::: Records for processing :::

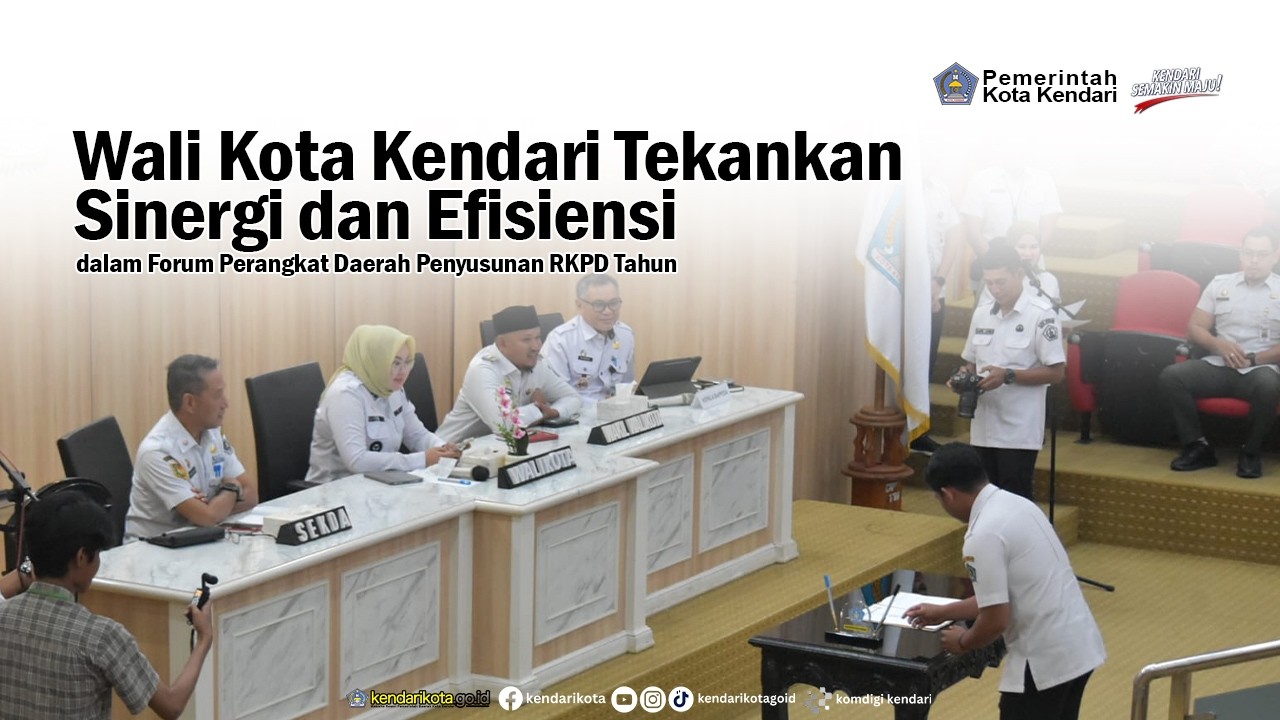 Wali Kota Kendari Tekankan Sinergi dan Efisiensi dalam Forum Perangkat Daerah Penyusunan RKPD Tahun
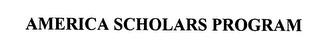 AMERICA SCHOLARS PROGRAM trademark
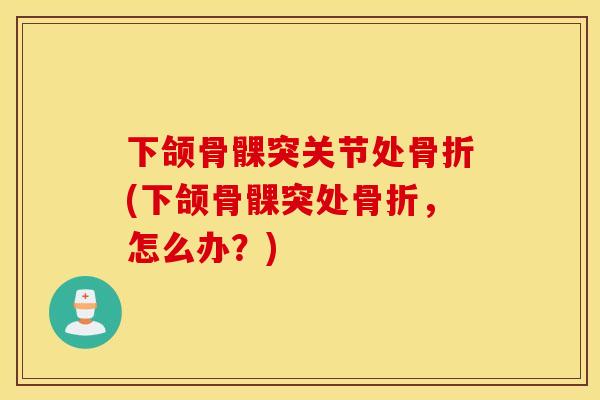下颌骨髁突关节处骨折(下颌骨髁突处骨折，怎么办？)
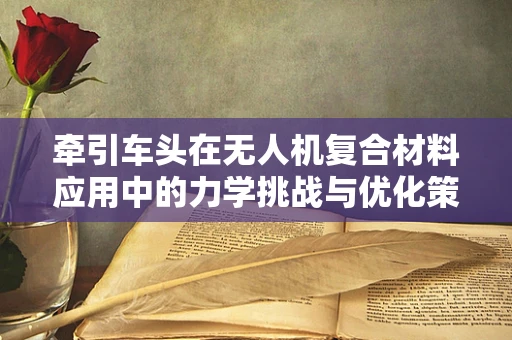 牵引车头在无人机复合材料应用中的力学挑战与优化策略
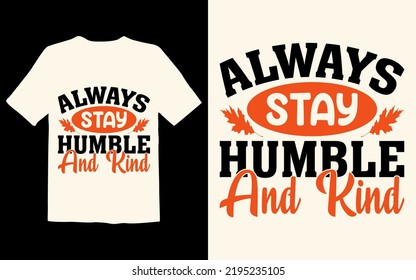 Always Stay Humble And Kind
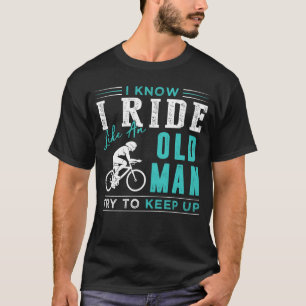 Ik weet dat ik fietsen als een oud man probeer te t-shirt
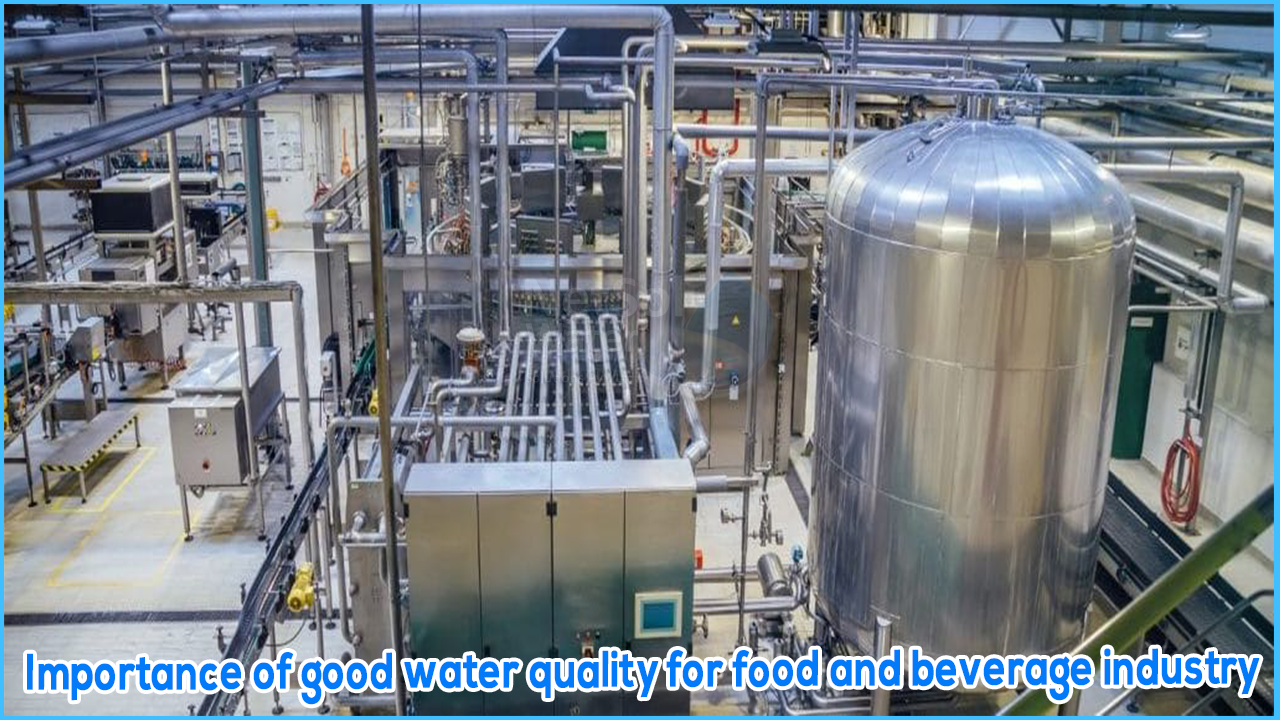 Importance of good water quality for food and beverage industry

:::

• _Your assignment_: When pictures appear among the entries, skip them and copy all remaining text precisely.

• _Task answer_:
 Wali Kota Kendari Tekankan Sinergi dan Efisiensi dalam Forum Perangkat Daerah Penyusunan RKPD Tahun
 AMERICA SCHOLARS PROGRAM trademark
下颌骨髁突关节处骨折(下颌骨髁突处骨折，怎么办？)
 牵引车头在无人机复合材料应用中的力学挑战与优化策略
 Always Stay Humble And Kind
 Ik weet dat ik fietsen als een oud man probeer te t-shirt
 Importance of good water quality for food and beverage industry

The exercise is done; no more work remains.